Katrina and Ike victims treated differently

NEW ORLEANS, LA Thousands of people are still living in trailer homes you pay for. The feds recently told them time is up and they have to move out. But by now you should know that FEMA treats Katrina victims a little differently than victims of any other storm. Deadlines extended, money gets laid out and rules get waived. We found out that even when FEMA tries to get tough, the agency ends up backing down.

It was supposed to be Herb Carver's last weekend in a FEMA trailer.

"I don't like living in it, but I am going as fast as I can," he told us.

After three and a half years FEMA finally told Carver, who is a 60-year-old retiree, along with 2,600 other Louisiana families, to move out of these trailers.

"I don't know what their big rush is," asked Carver.

It depends how you define rush. The trailer was supposed to be his for just 18 months. That was two years ago.

"I can't afford to hire a contractor and when I did, I didn't get a fair deal out of it," he explained to us.
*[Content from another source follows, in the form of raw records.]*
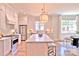 Well-lit kitchen with a center island, bar stool seating, modern appliances, and seamless transition into the dining area at 116 S Broad St, Waxhaw, NC 28173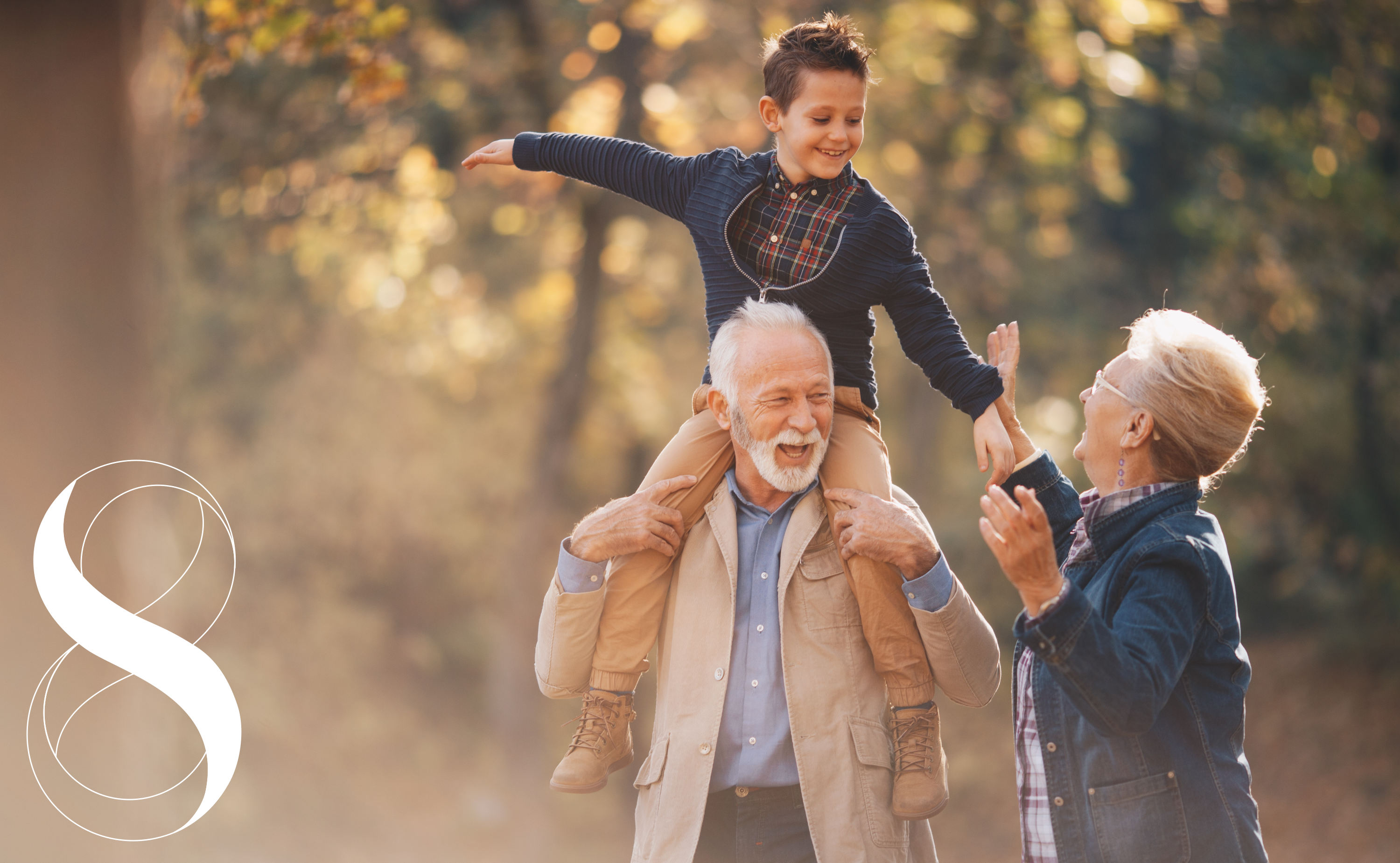 Großeltern und Kind im Herbstwald: Ein Kind sitzt auf den Schultern des Großvaters, während sich die Großmutter daneben zum Kind hochstreckt und lacht. ein Symbolbild von LIFE LIGHT für Longevity und gesundes Älterwerden.
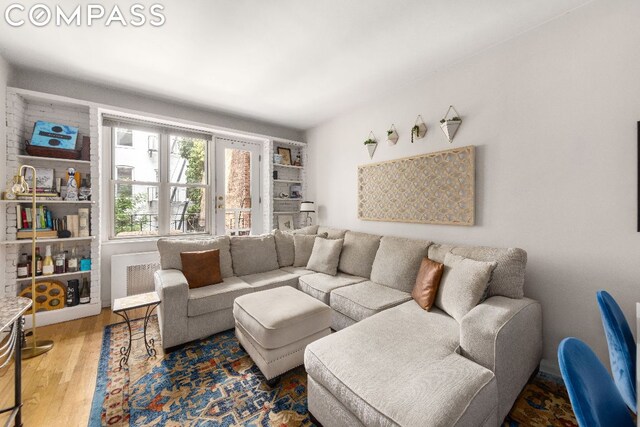 living room with hardwood / wood-style flooring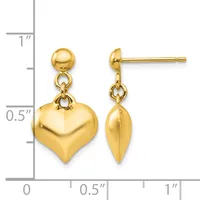 Gold-toned heart-shaped dangle earrings with ball studs, shown front and side views next to a measurement ruler indicating approximately one inch in length.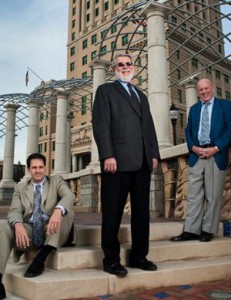 This image is of Partners Patrick McCroskey, Dave Hillier, and Howard Gum (ret.) on the Mall in front of the courthouse in 2011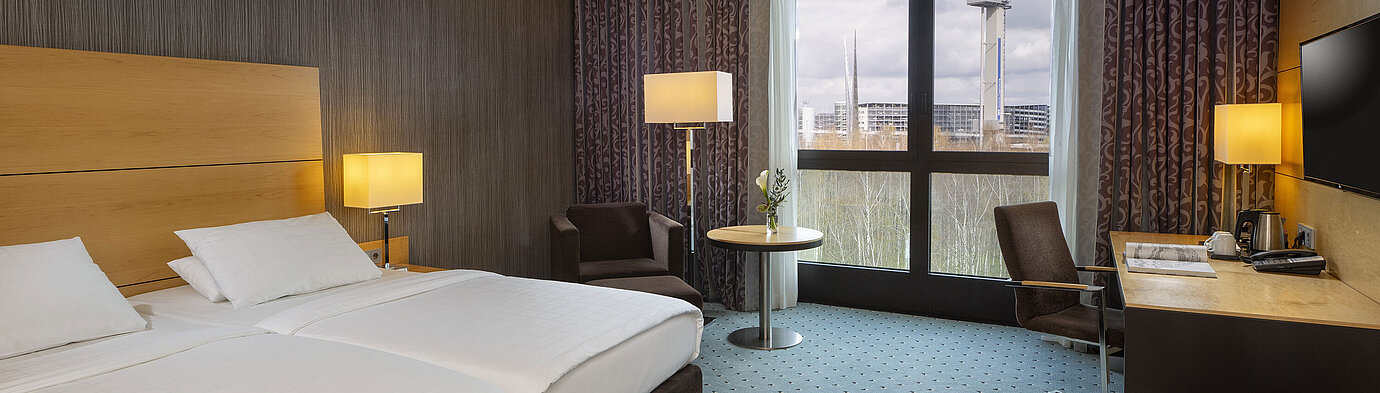 Chambre classique au Maritim Hotel Düsseldorf avec lit double, bureau et fenêtre panoramique avec vue sur les environs.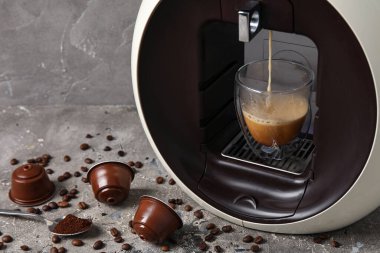 Damlayan espresso, fincan, kapsül kahve makinesi ve gri grunge masasında fasulye.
There are stories like his all over New Orleans, but it's been three and a half years.

"I want to stay in a little bit longer," Carver admitted.

Now he can. With the deadline approaching and no solution aside from eviction in sight, FEMA decided "no one would be evicted." The agency ended up stretching the deadline indefinitely.

"This is another of many deadline extensions," said community organizer Shaena Johnson. "We don't see an end in sight and basically it keeps these families in a perpetual state of crisis."

This is the start of the fourth hurricane season since Katrina victims got their trailers from the federal government. There isn't a deadline for them to get out.

"FEMA is the federal government and the federal government did this to me," Carver said.

Carver sees no problem with that since he blames faulty federally built levees for the flood in the first place. Something he says doesn't extend to victims of Ike who have just nine more months before their assistance runs out.

"It wasn't like the federal government was responsible, that was an act of God," Carver told us.

Part of the problem is that FEMA has in many ways replaced the social service system in New Orleans. Contractor fraud goes unpunished, there is little public housing and charities are stretched.

For the thousands still in trailers, FEMA is the only option until homeowners renovate flooded homes. Herb Carver and others we spoke with think they can finish by the end of the year. About the time Ike victims start getting their eviction notices too.